No wonder under his regime especially in the early days of our attainment of independence, the country's first President turned Ghana into what has gone down in history books as the Mecca for liberation fighters from other African countries.

Our country is today a microcosm of Africa, encompassing people from all parts of the continent. Indeed even in some parts of the country intermarriages have taken place between indigenous people and foreigners.

The fusion of cultures has contributed to the uniqueness of Ghana when she stands among her African neighbours.

We do not have any quarrel with this natural historical development.

We are however worried about the flouting of our immigration laws. It is our strong belief that even if a country decides to be receptive of others, her immigration laws must be enforced.

The picture of our country today is that of a system which allows just anybody to enter it and pitch camp with no immigration officer raising an eyebrow.

This subject has been prompted by the seeming unprecedented arrival of beggars from neighbouring countries into Ghana.

Accra and other parts of the country are hosts to foreigners whose entry raises questions about how efficient our immigration system is.
It cannot be imagined how foreigners without valid travel documents can enter other countries.

In Ghana, it is a different story because it appears that foreigners are able to find their way here with little ease or none at all.

We do not know how they do it. Much as we do not want to query our immigration officers, we can say without apprehension that there is something wrong somewhere which is making it less difficult for foreigners to come and easily settle if they so desire.

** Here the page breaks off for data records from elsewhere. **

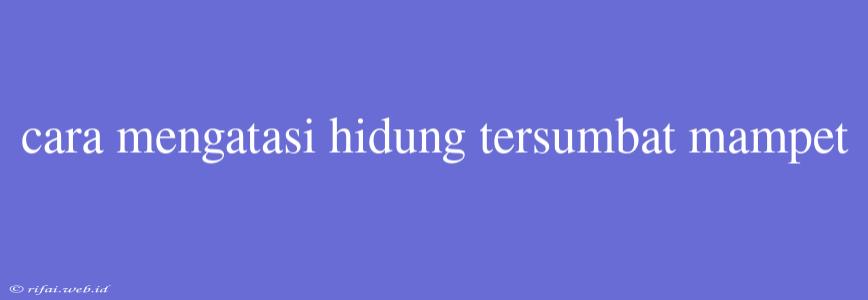 cara mengatasi hidung tersumbat mampet

© rifai.web.id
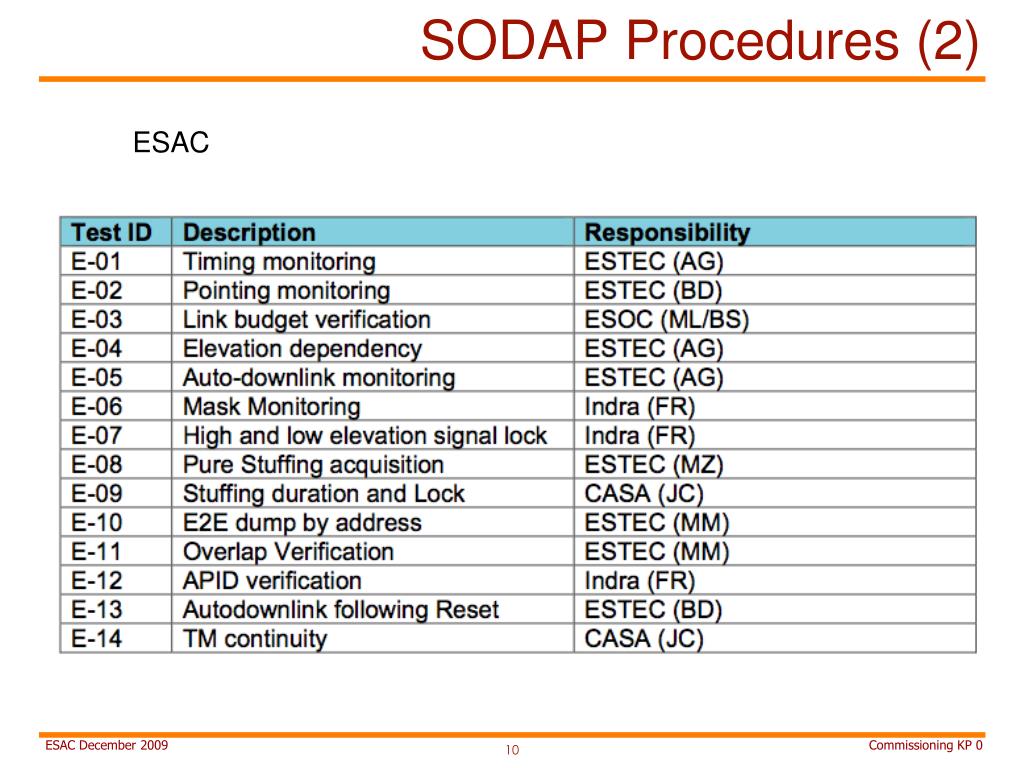 SODAP Procedures (2)

ESAC

| Test ID | Description | Responsibility |
|---|---|---|
| E-01 | Timing monitoring | ESTEC (AG) |
| E-02 | Pointing monitoring | ESTEC (BD) |
| E-03 | Link budget verification | ESOC (ML/BS) |
| E-04 | Elevation dependency | ESTEC (AG) |
| E-05 | Auto-downlink monitoring | ESTEC (AG) |
| E-06 | Mask Monitoring | Indra (FR) |
| E-07 | High and low elevation signal lock | Indra (FR) |
| E-08 | Pure Stuffing acquisition | ESTEC (MZ) |
| E-09 | Stuffing duration and Lock | CASA (JC) |
| E-10 | E2E dump by address | ESTEC (MM) |
| E-11 | Overlap Verification | ESTEC (MM) |
| E-12 | APID verification | Indra (FR) |
| E-13 | Autodownlink following Reset | ESTEC (BD) |
| E-14 | TM continuity | CASA (JC) |

ESAC December 2009

10

Commissioning KP 0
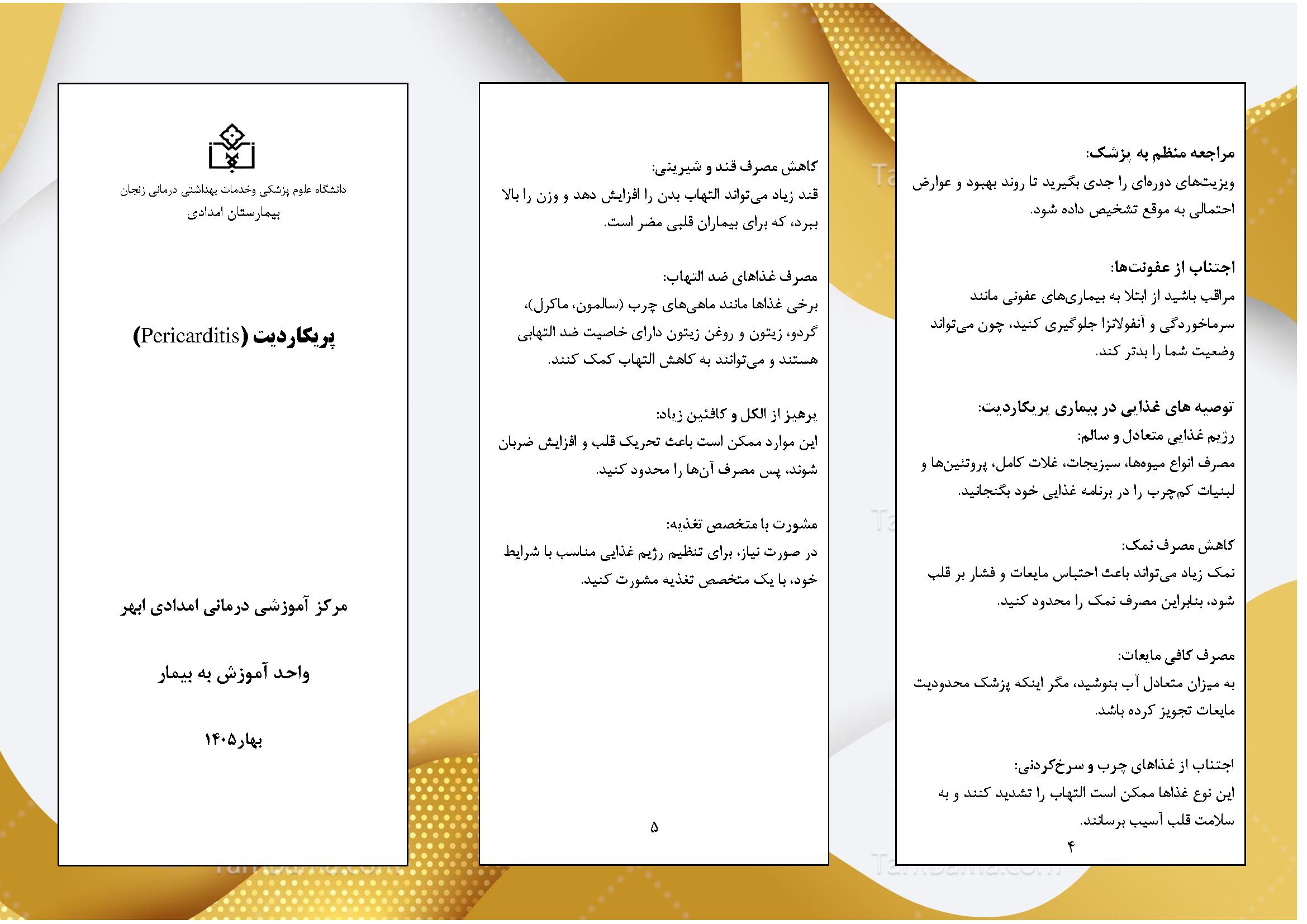 مراجعه منظم به پزشک:
ویزیت‌های دوره‌ای را جدی بگیرید تا روند بهبود و عوارض احتمالی به موقع تشخیص داده شود.

اجتناب از عفونت‌ها:
مراقب باشید از ابتلا به بیماری‌های عفونی مانند سرماخوردگی و آنفولانزا جلوگیری کنید، چون می‌تواند وضعیت شما را بدتر کند.

توصیه های غذایی در بیماری پریکاردیت:
رژیم غذایی متعادل و سالم:
مصرف انواع میوه‌ها، سبزیجات، غلات کامل، پروتئین‌ها و لبنیات کم‌چرب را در برنامه غذایی خود بگنجانید.

کاهش مصرف نمک:
نمک زیاد می‌تواند باعث احتباس مایعات و فشار بر قلب شود، بنابراین مصرف نمک را محدود کنید.

مصرف کافی مایعات:
به میزان متعادل آب بنوشید، مگر اینکه پزشک محدودیت مایعات تجویز کرده باشد.

اجتناب از غذاهای چرب و سرخ‌کردنی:
این نوع غذاها ممکن است التهاب را تشدید کنند و به سلامت قلب آسیب برسانند.
۴

کاهش مصرف قند و شیرینی:
قند زیاد می‌تواند التهاب بدن را افزایش دهد و وزن را بالا ببرد، که برای بیماران قلبی مضر است.

مصرف غذاهای ضد التهاب:
برخی غذاها مانند ماهی‌های چرب (سالمون، ماکرل)، گردو، زیتون و روغن زیتون دارای خاصیت ضد التهابی هستند و می‌توانند به کاهش التهاب کمک کنند.

پرهیز از الکل و کافئین زیاد:
این موارد ممکن است باعث تحریک قلب و افزایش ضربان شوند، پس مصرف آن‌ها را محدود کنید.

مشورت با متخصص تغذیه:
در صورت نیاز، برای تنظیم رژیم غذایی مناسب با شرایط خود، با یک متخصص تغذیه مشورت کنید.
۵

دانشگاه علوم پزشکی وخدمات بهداشتی درمانی زنجان
بیمارستان امدادی

پریکاردیت (Pericarditis)

مرکز آموزشی درمانی امدادی ابهر

واحد آموزش به بیمار

بهار۱۴۰۵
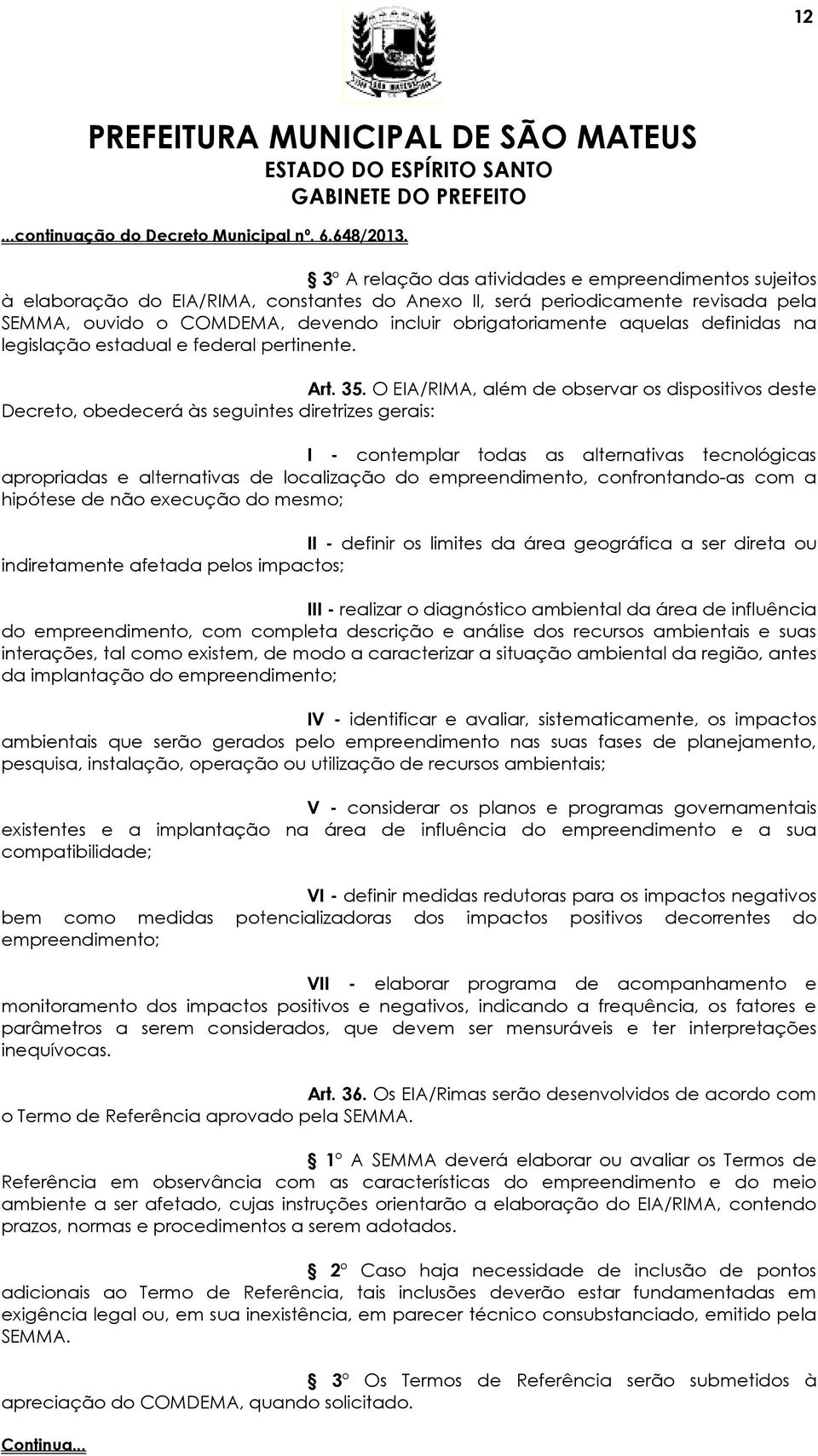 12

PREFEITURA MUNICIPAL DE SÃO MATEUS
ESTADO DO ESPÍRITO SANTO
GABINETE DO PREFEITO

...continuação do Decreto Municipal nº. 6.648/2013.

§ 3º A relação das atividades e empreendimentos sujeitos à elaboração do EIA/RIMA, constantes do Anexo II, será periodicamente revisada pela SEMMA, ouvido o COMDEMA, devendo incluir obrigatoriamente aquelas definidas na legislação estadual e federal pertinente.

Art. 35. O EIA/RIMA, além de observar os dispositivos deste Decreto, obedecerá às seguintes diretrizes gerais:

I - contemplar todas as alternativas tecnológicas apropriadas e alternativas de localização do empreendimento, confrontando-as com a hipótese de não execução do mesmo;

II - definir os limites da área geográfica a ser direta ou indiretamente afetada pelos impactos;

III - realizar o diagnóstico ambiental da área de influência do empreendimento, com completa descrição e análise dos recursos ambientais e suas interações, tal como existem, de modo a caracterizar a situação ambiental da região, antes da implantação do empreendimento;

IV - identificar e avaliar, sistematicamente, os impactos ambientais que serão gerados pelo empreendimento nas suas fases de planejamento, pesquisa, instalação, operação ou utilização de recursos ambientais;

V - considerar os planos e programas governamentais existentes e a implantação na área de influência do empreendimento e a sua compatibilidade;

VI - definir medidas redutoras para os impactos negativos bem como medidas potencializadoras dos impactos positivos decorrentes do empreendimento;

VII - elaborar programa de acompanhamento e monitoramento dos impactos positivos e negativos, indicando a frequência, os fatores e parâmetros a serem considerados, que devem ser mensuráveis e ter interpretações inequívocas.

Art. 36. Os EIA/Rimas serão desenvolvidos de acordo com o Termo de Referência aprovado pela SEMMA.

§ 1º A SEMMA deverá elaborar ou avaliar os Termos de Referência em observância com as características do empreendimento e do meio ambiente a ser afetado, cujas instruções orientarão a elaboração do EIA/RIMA, contendo prazos, normas e procedimentos a serem adotados.

§ 2º Caso haja necessidade de inclusão de pontos adicionais ao Termo de Referência, tais inclusões deverão estar fundamentadas em exigência legal ou, em sua inexistência, em parecer técnico consubstanciado, emitido pela SEMMA.

§ 3º Os Termos de Referência serão submetidos à apreciação do COMDEMA, quando solicitado.

Continua...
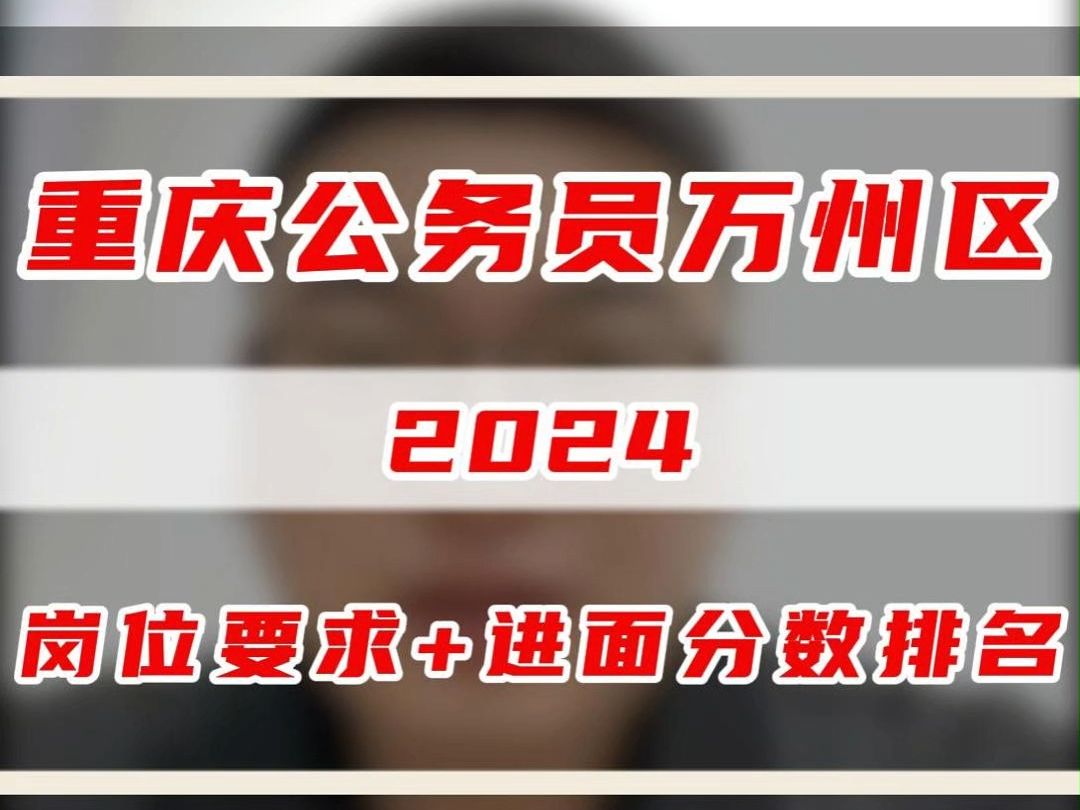 重庆公务员万州区

2024

岗位要求+进面分数排名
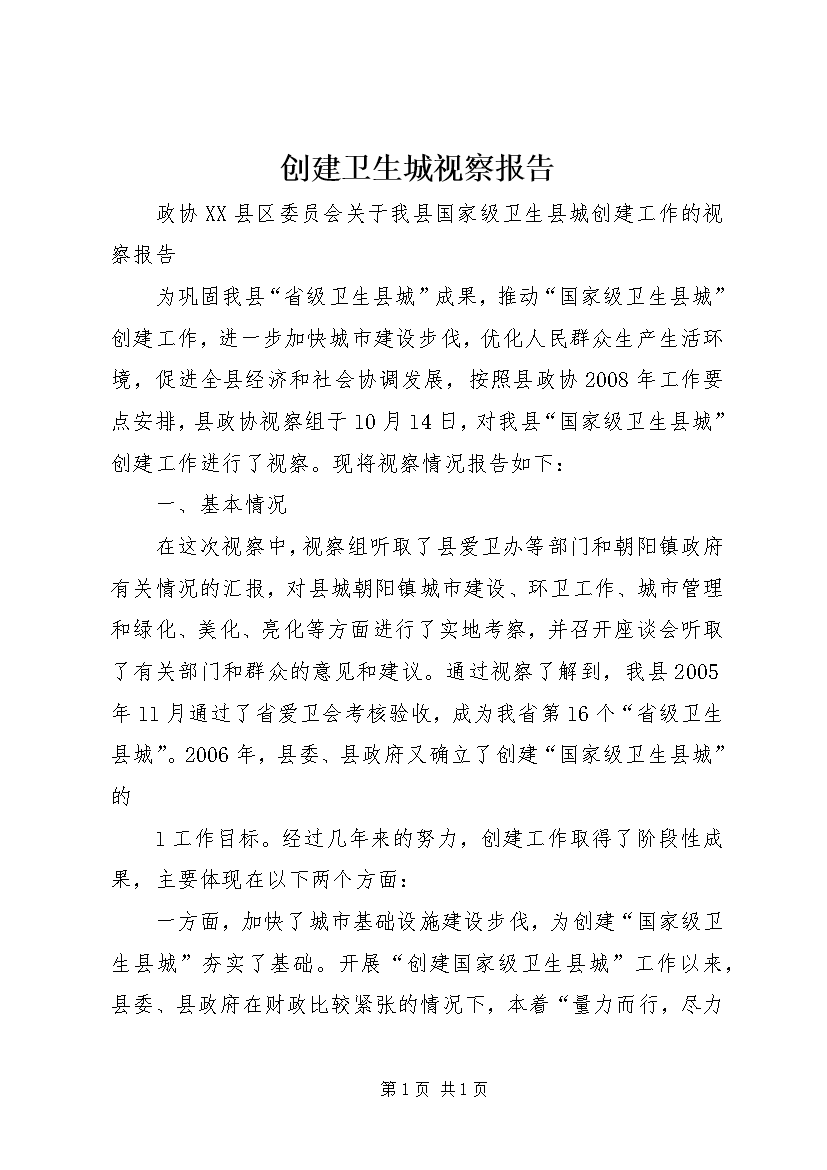 创建卫生城视察报告

政协XX县区委员会关于我县国家级卫生县城创建工作的视察报告

为巩固我县“省级卫生县城”成果，推动“国家级卫生县城”创建工作，进一步加快城市建设步伐，优化人民群众生产生活环境，促进全县经济和社会协调发展，按照县政协2008年工作要点安排，县政协视察组于10月14日，对我县“国家级卫生县城”创建工作进行了视察。现将视察情况报告如下：

一、基本情况

在这次视察中，视察组听取了县爱卫办等部门和朝阳镇政府有关情况的汇报，对县城朝阳镇城市建设、环卫工作、城市管理和绿化、美化、亮化等方面进行了实地考察，并召开座谈会听取了有关部门和群众的意见和建议。通过视察了解到，我县2005年11月通过了省爱卫会考核验收，成为我省第16个“省级卫生县城”。2006年，县委、县政府又确立了创建“国家级卫生县城”的

1工作目标。经过几年来的努力，创建工作取得了阶段性成果，主要体现在以下两个方面：

一方面，加快了城市基础设施建设步伐，为创建“国家级卫生县城”夯实了基础。开展“创建国家级卫生县城”工作以来，县委、县政府在财政比较紧张的情况下，本着“量力而行，尽力

第1页 共1页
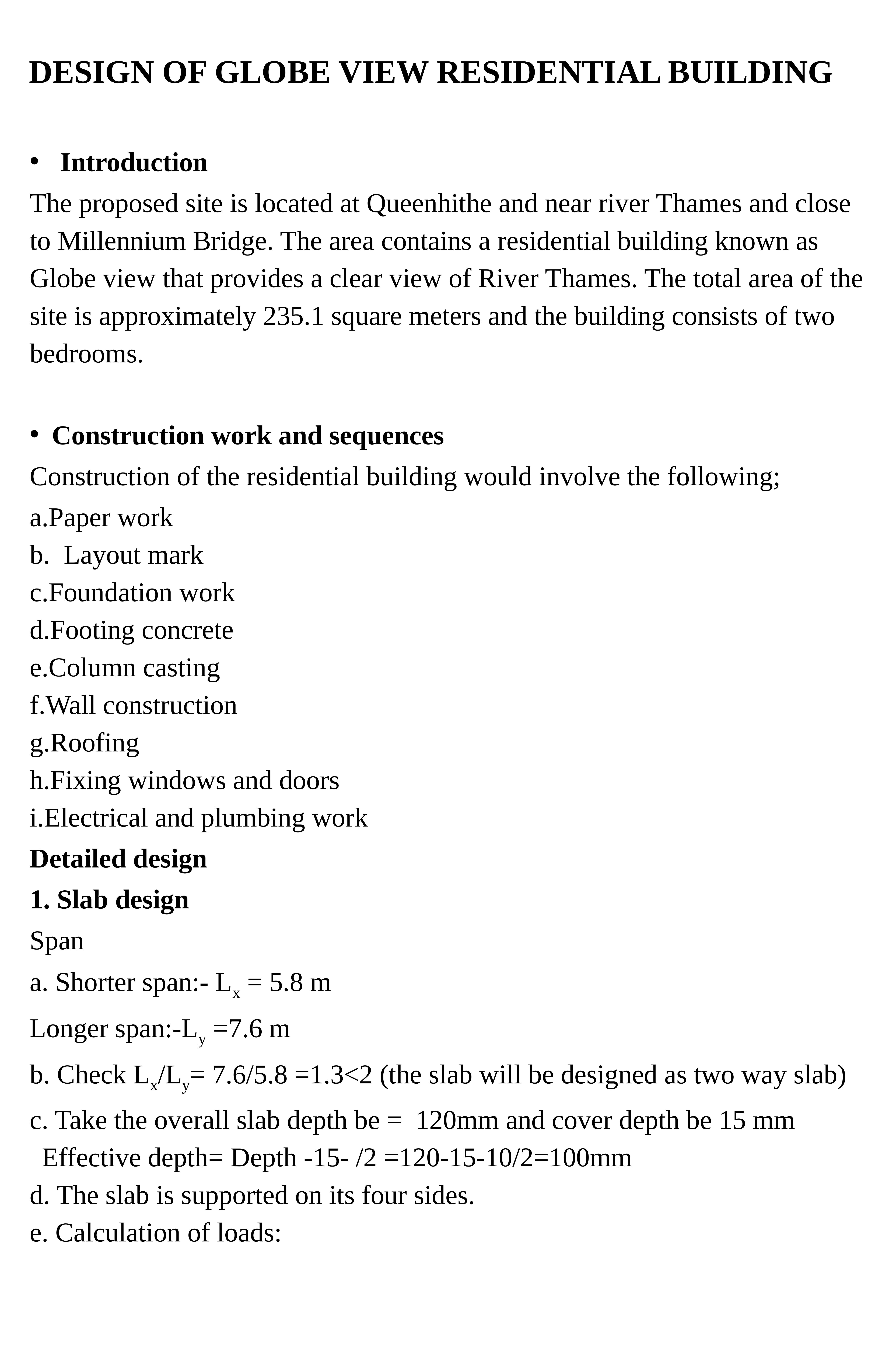 DESIGN OF GLOBE VIEW RESIDENTIAL BUILDING

• Introduction

The proposed site is located at Queenhithe and near river Thames and close to Millennium Bridge. The area contains a residential building known as Globe view that provides a clear view of River Thames. The total area of the site is approximately 235.1 square meters and the building consists of two bedrooms.

• Construction work and sequences

Construction of the residential building would involve the following;
a.Paper work
b. Layout mark
c.Foundation work
d.Footing concrete
e.Column casting
f.Wall construction
g.Roofing
h.Fixing windows and doors
i.Electrical and plumbing work

Detailed design

1. Slab design

Span
a. Shorter span:- $L_x$ = 5.8 m
Longer span:-$L_y$ =7.6 m
b. Check $L_x/L_y$= 7.6/5.8 =1.3<2 (the slab will be designed as two way slab)
c. Take the overall slab depth be = 120mm and cover depth be 15 mm
Effective depth= Depth -15- /2 =120-15-10/2=100mm
d. The slab is supported on its four sides.
e. Calculation of loads:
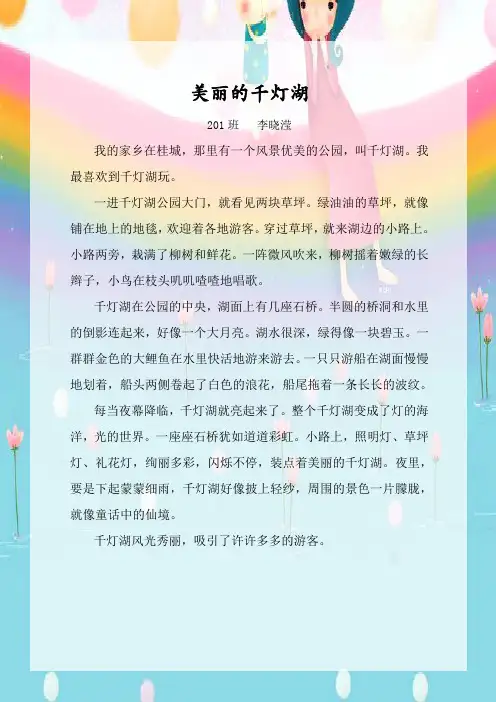 美丽的千灯湖

201 班　李晓滢

我的家乡在桂城，那里有一个风景优美的公园，叫千灯湖。我最喜欢到千灯湖玩。

一进千灯湖公园大门，就看见两块草坪。绿油油的草坪，就像铺在地上的地毯，欢迎着各地游客。穿过草坪，就来湖边的小路上。小路两旁，栽满了柳树和鲜花。一阵微风吹来，柳树摇着嫩绿的长辫子，小鸟在枝头叽叽喳喳地唱歌。

千灯湖在公园的中央，湖面上有几座石桥。半圆的桥洞和水里的倒影连起来，好像一个大月亮。湖水很深，绿得像一块碧玉。一群群金色的大鲤鱼在水里快活地游来游去。一只只游船在湖面慢慢地划着，船头两侧卷起了白色的浪花，船尾拖着一条长长的波纹。

每当夜幕降临，千灯湖就亮起来了。整个千灯湖变成了灯的海洋，光的世界。一座座石桥犹如道道彩虹。小路上，照明灯、草坪灯、礼花灯，绚丽多彩，闪烁不停，装点着美丽的千灯湖。夜里，要是下起蒙蒙细雨，千灯湖好像披上轻纱，周围的景色一片朦胧，就像童话中的仙境。

千灯湖风光秀丽，吸引了许许多多的游客。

The national security implication of allowing just anybody who wants to enter Ghana to do so cannot be over-emphasised.

The so-called “sakawa” or internet fraud which many youth are now engaged in the poverty-stricken parts of Accra was introduced into the country by foreigners from neighbouring countries.

There have been instances of foreigners nabbed over criminal activities and when they were asked to produce their travel documents, they had none to show; another drawback of porous borders.

We are part of ECOWAS whose treaties on the free movement of nationals of member countries among others are not in contention.

The treaties, we also know, have provisos. It is the enforcement of these provisos which would protect host countries from criminals who can exploit the protocols to create security problems for the host countries.

We urge the Ministry of the Interior to take another look, alongside the Immigration Service, at the manner in which people come in from especially neighbouring countries to beg and engage in activities inimical to national security.

Allowing our hospitality and ECOWAS protocols to injure our national security and create eyesores by begging in street corners is not a sensible thing to do.